Forum Moderators: phranque

Message Too Old, No Replies

Xml/xsl

converting xml files to another xml file

         

TDarksword

12:59 pm on Mar 28, 2004 (gmt 0)

10+ Year Member



Hmm as there doesn't appear to be an XML/XSL forum i guess this will go here.

I have an xml file that is an export from a central server (in other words I can't get the way it is dumped changed :-) ). Unfortunately this is not quite in the form I'd like it. I've heard I can transform one XML file into another using XSL but im not sure how to do it (ideally it needs to be done server side aswell).
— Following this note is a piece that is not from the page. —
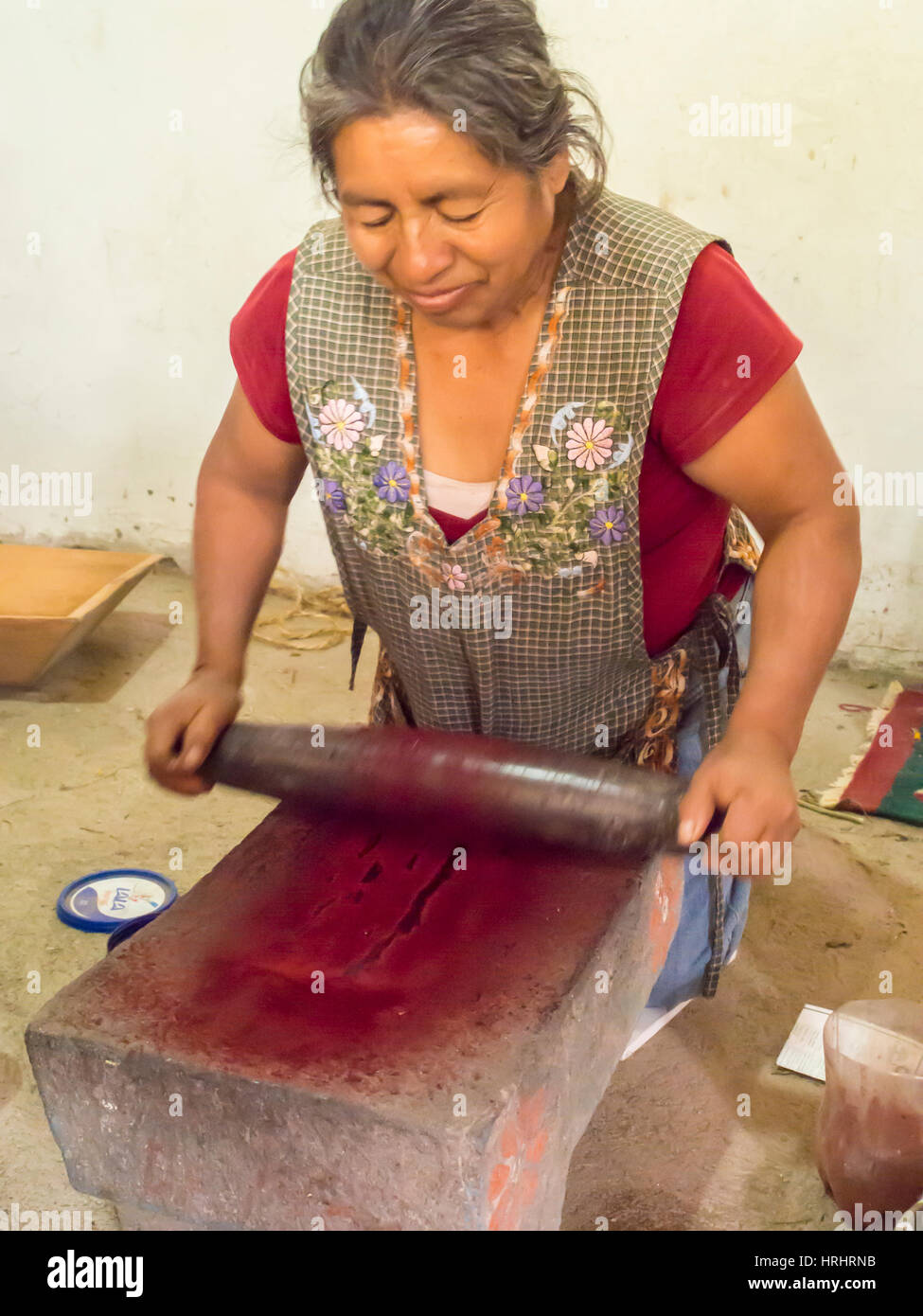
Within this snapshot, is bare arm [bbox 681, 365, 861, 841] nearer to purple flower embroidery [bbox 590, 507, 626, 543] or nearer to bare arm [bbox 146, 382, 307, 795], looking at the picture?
purple flower embroidery [bbox 590, 507, 626, 543]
The current XML layout is as follows:-

serverdump.xml

<?xml version="1.0" encoding="UTF-8"?>
<all_server_dump>
<clusters>
<cluster name="X4452L" cluster_id="1">
<servers>
<server name="H2212A" server_id="1">
<users>
<user user_id="77397610">
<name>Tony Harper</name>
<grade>Administrative Assistant</grade>
<grade_type_id>1</grade_type_id>
<legacy>reviews</legacy>
<email>outlook</email>
<office>msoffice</office>
<update_timestamp>199093</update_timestamp>
</user>
<user user_id="88495343">
<name>Nicola Smith</name>
etc

each server cluster (of which there are 20) has 4 servers within it. Users can exist on more than one server within the cluster.

what I need to do is divide the main dump into a dump for each server cluster, and make each cluster dump look like

serverdump_X4452L.xml

<?xml version="1.0" encoding="UTF-8"?>
<users>
<user user_id="77397610">
<name>Tony Harper</name>
<grade>Administrative Assistant</grade>
<grade_type_id>1</grade_type_id>
<legacy>reviews</legacy>
<email>outlook</email>
<office>msoffice</office>
<update_timestamp>199093</update_timestamp>
<servers_on>"H2212A,H2212C,H2212D"</servers_on>
</user>
<user user_id="88495343">
<name>Nicola Smith</name>
etc

as can be seen aswell as splitting the server clusters up I need to rearrange the data slightly, sorting it primarily by user instead of server, and by adding an element to each user that contains a concatonated list of the servers the user is on.

Mike_Levin

5:57 pm on Mar 28, 2004 (gmt 0)

10+ Year Member



Hi TDarksword,

It looks like you're trying to output for a different file for each server, is that correct? If so, this is very doable, but you're running up against one of the incompatibilities between XSL parsers.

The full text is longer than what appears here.